Thermochemical processing presents the most attractive method for producing hydrogen. Using this technique, water is broken down into hydrogen and oxygen by a series of chemical reactions not involving the use of fossil fuels. This series of reactions is preferably carried out in a closed cyclic manner in which all products except hydrogen and oxygen are reused as reactants in the other reactions. One such process, disclosed in U.S. Pat. No. 3,490,871, utilizes the reaction of cesium with water to release hydrogen.
Another such process, disclosed by Grimes et al in U.S. Pat. No. 3,919,406, involves the reaction of copper and magnesium chlorides with water to produce hydrogen in a closed cyclic manner.
Another such process is disclosed by Bamberger et al in U.S. Pat. No. 3,927,192. The process therein disclosed comprises reacting chromium oxide with an alkali metal hydroxide to produce hydrogen, water and alkali metal chromate as reaction products.
Bamberger et al (U.S. Pat.

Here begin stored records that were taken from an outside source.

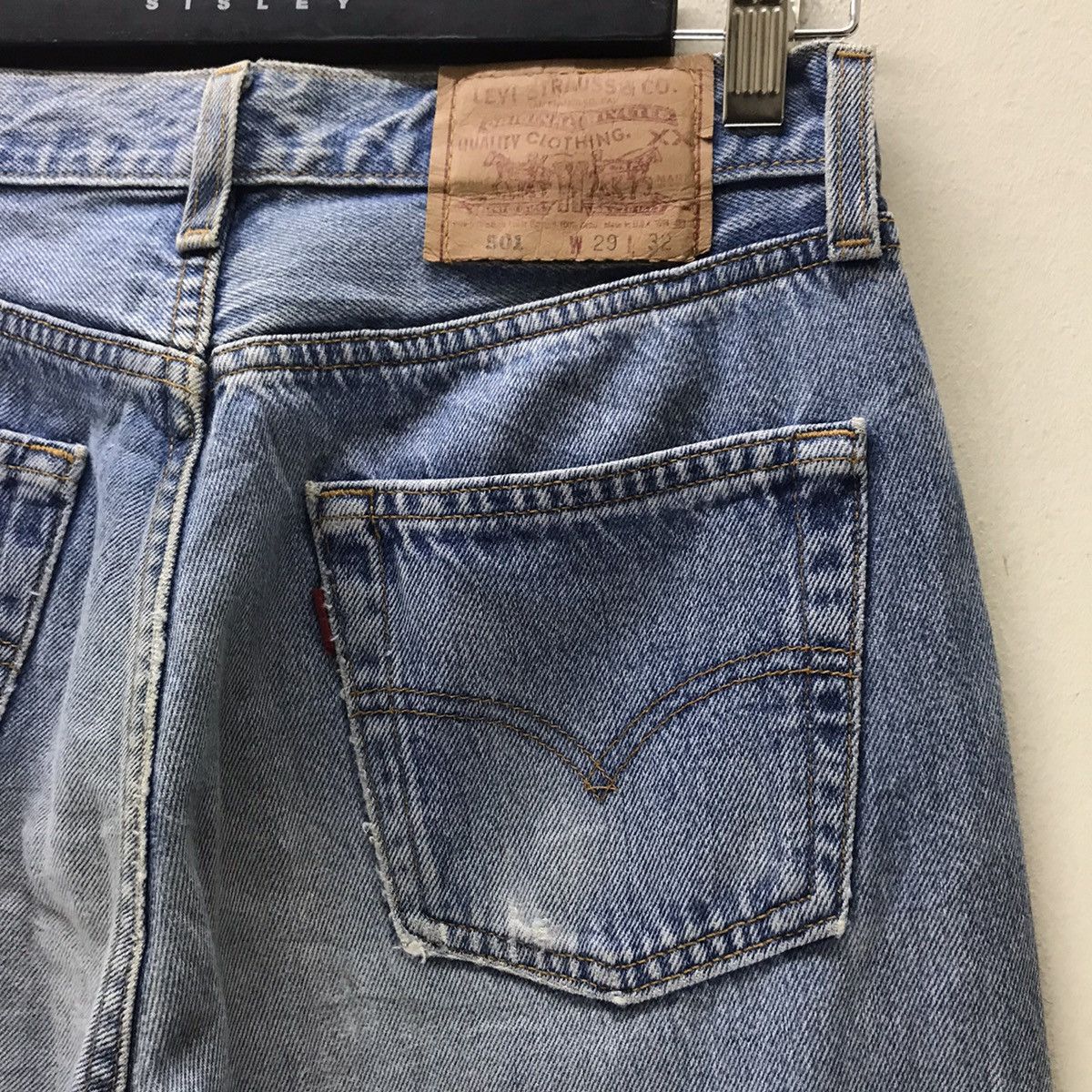 Levi's Vintage 80s Levis 501 Distressed Denim Jeans Size US 29 - 13 Thumbnail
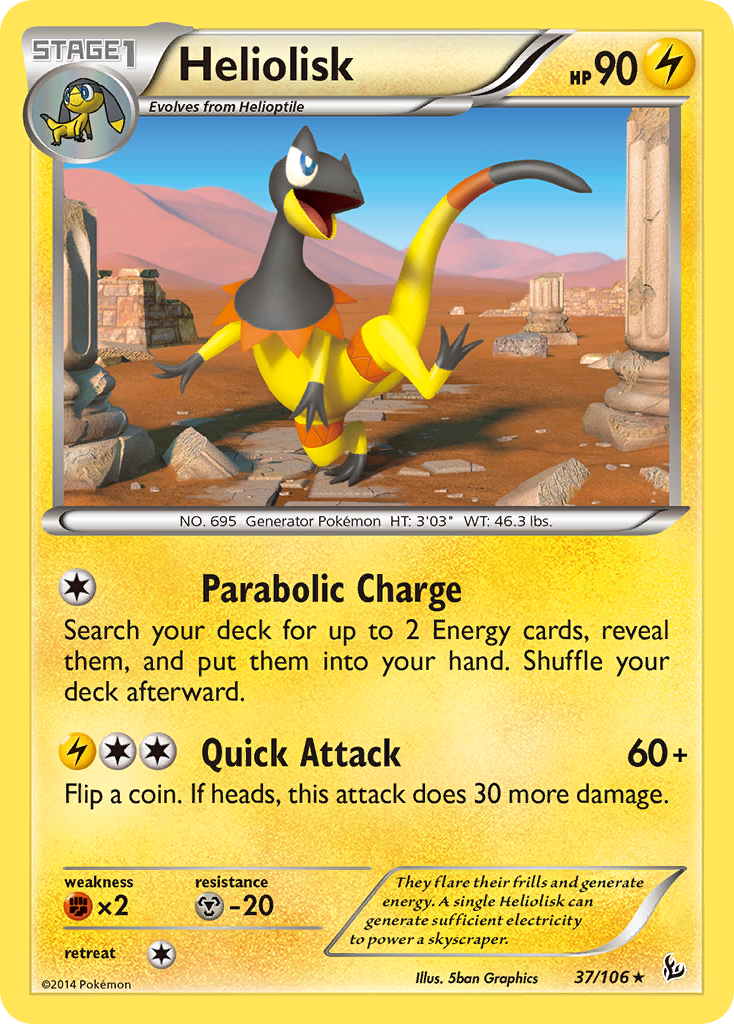 Heliolisk (37/106) [XY: Flashfire] | Gamers Paradise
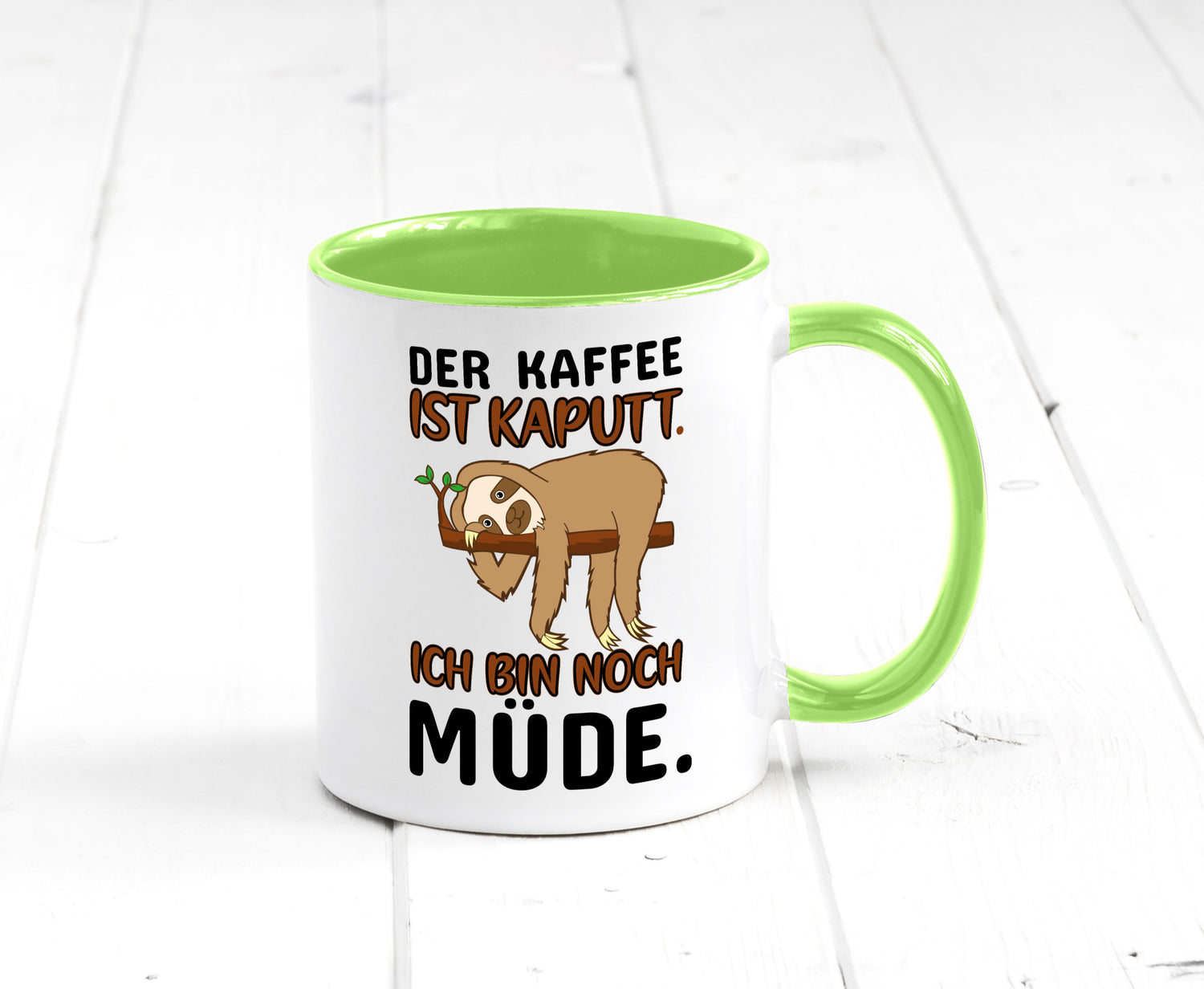 Der Kaffee ist kaputt v2 Geschenk Humor Geschenkidee lustiger Spruch Tasse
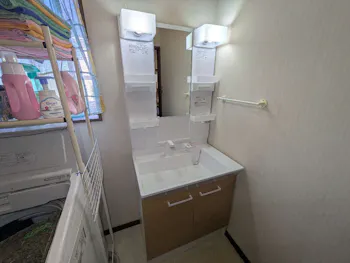 静岡県磐田市のお客様の洗面化粧台工事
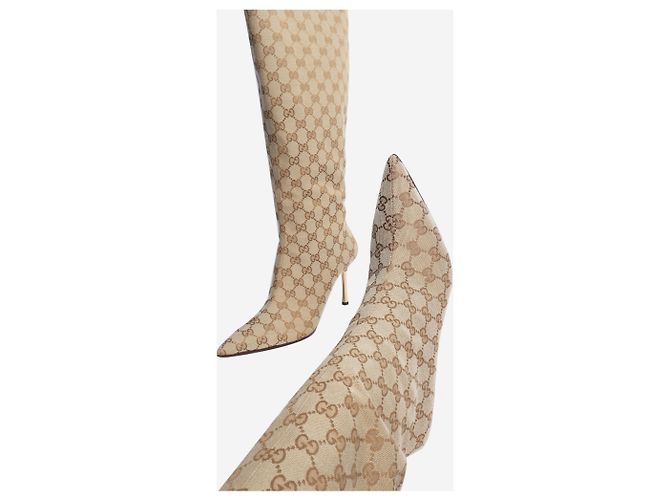 Gucci Botas altas Bombshell GG marrón - talla EU 39 - vista 4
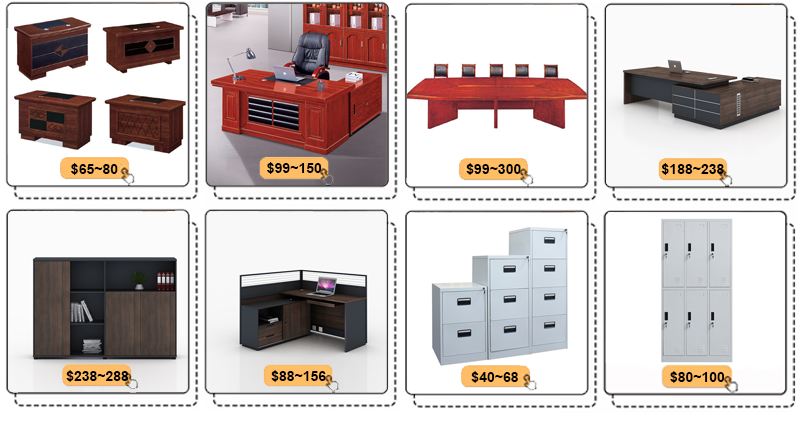 Related Wooden Office Desks and Cabinets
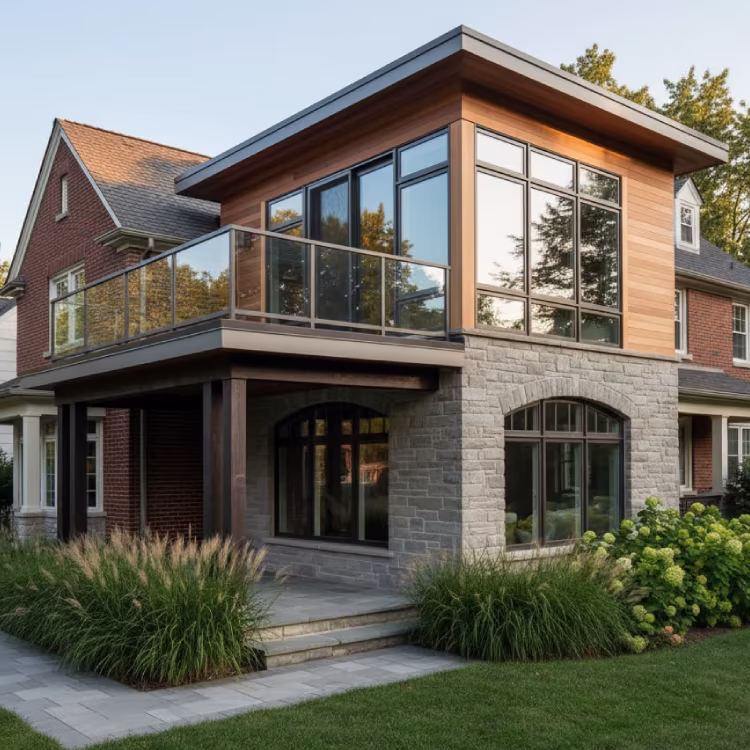 Beautiful home transformation in Toronto with a new second level designed for family living.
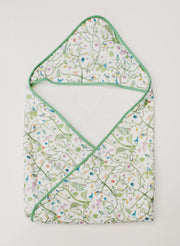 Tropical Garden Hooded Bath Towel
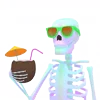 🧉 Эмодзи «👋 Skeleton - смайлы со скелетиками» для Telegram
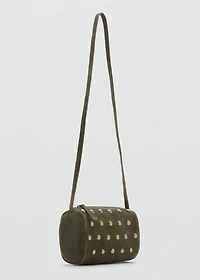Round leather bag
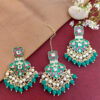 Green Meenakari Work Maang Tikka Set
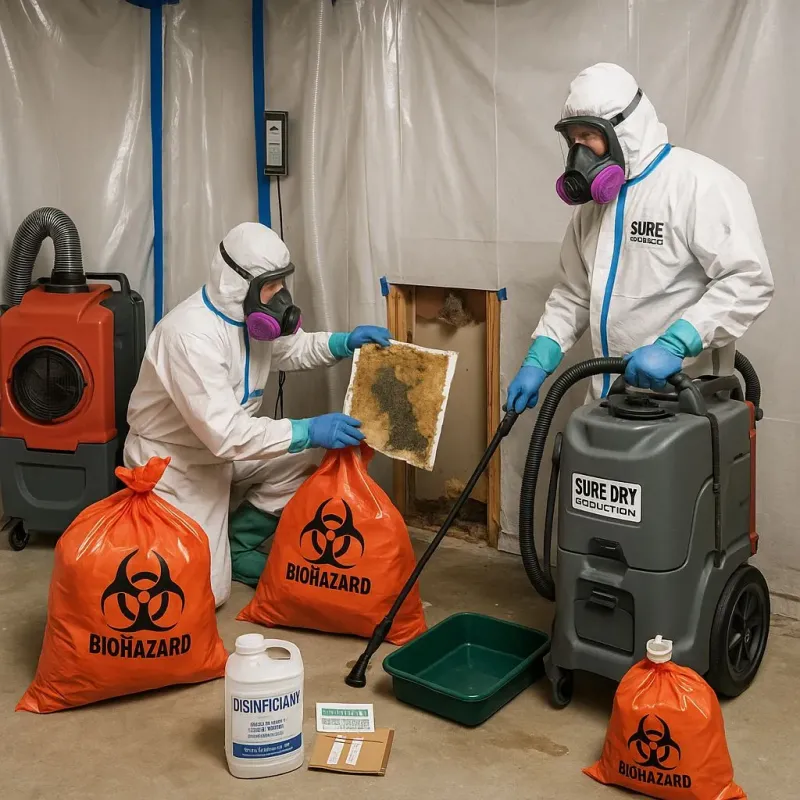 Contaminated Water Handling Protocols process in Pratt, KS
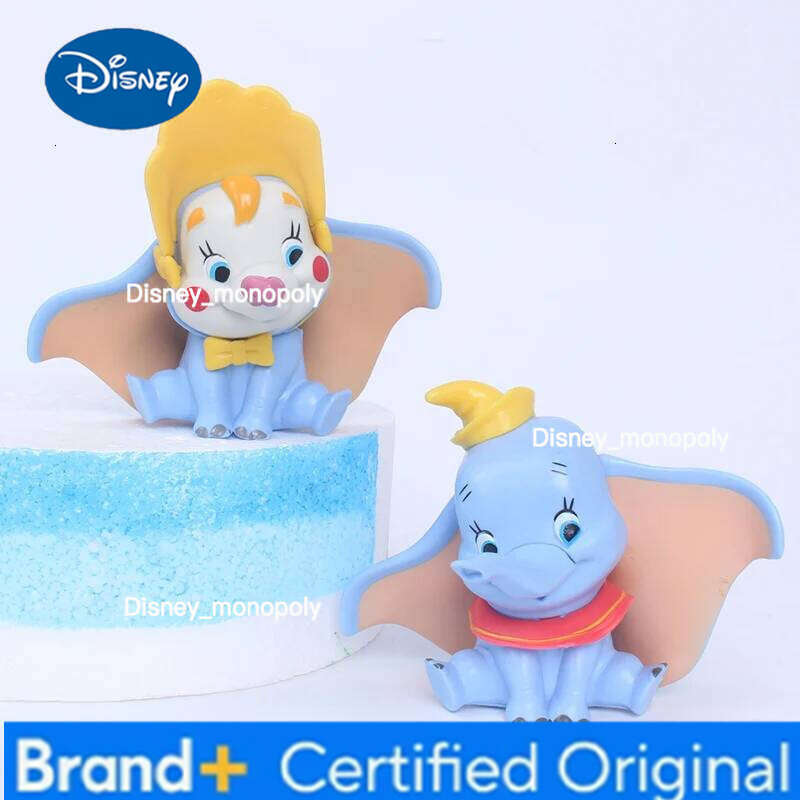 Disney Dumbo Elephant Action Figure Cartoon Cake Cute Car Ornaments Girl Birthday Gifts Desktop Ornament Home Decoration H260105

No. 3,929,979) also disclose a cyclic process for splitting water wherein magnetite is reacted with an alkali metal hydroxide to give hydrogen, alkali metal ferrate and water as products.
Bamberger et al, in U.S. Pat. No. 3,996,343, disclose the production of hydrogen in a closed chemical cycle for the thermal decomposition of water by reaction of water with chromium sesquioxide and strontium oxide.
Bamberger et al (U.S. Pat. No. 4,005,184) employ chromium and barium compounds in a thermochemical process for producing hydrogen using barium and chromium compounds.
Ishii et al (U.S. Pat. No. 4,098,875) produce hydrogen thermochemically from water using tri-iron tetraoxide and hydrogen bromide as the main cyclic reaction media. The use of barium iodide, carbon dioxide and ammonia as cyclic reaction media is disclosed in U.S. Pat. No. 3,996,342.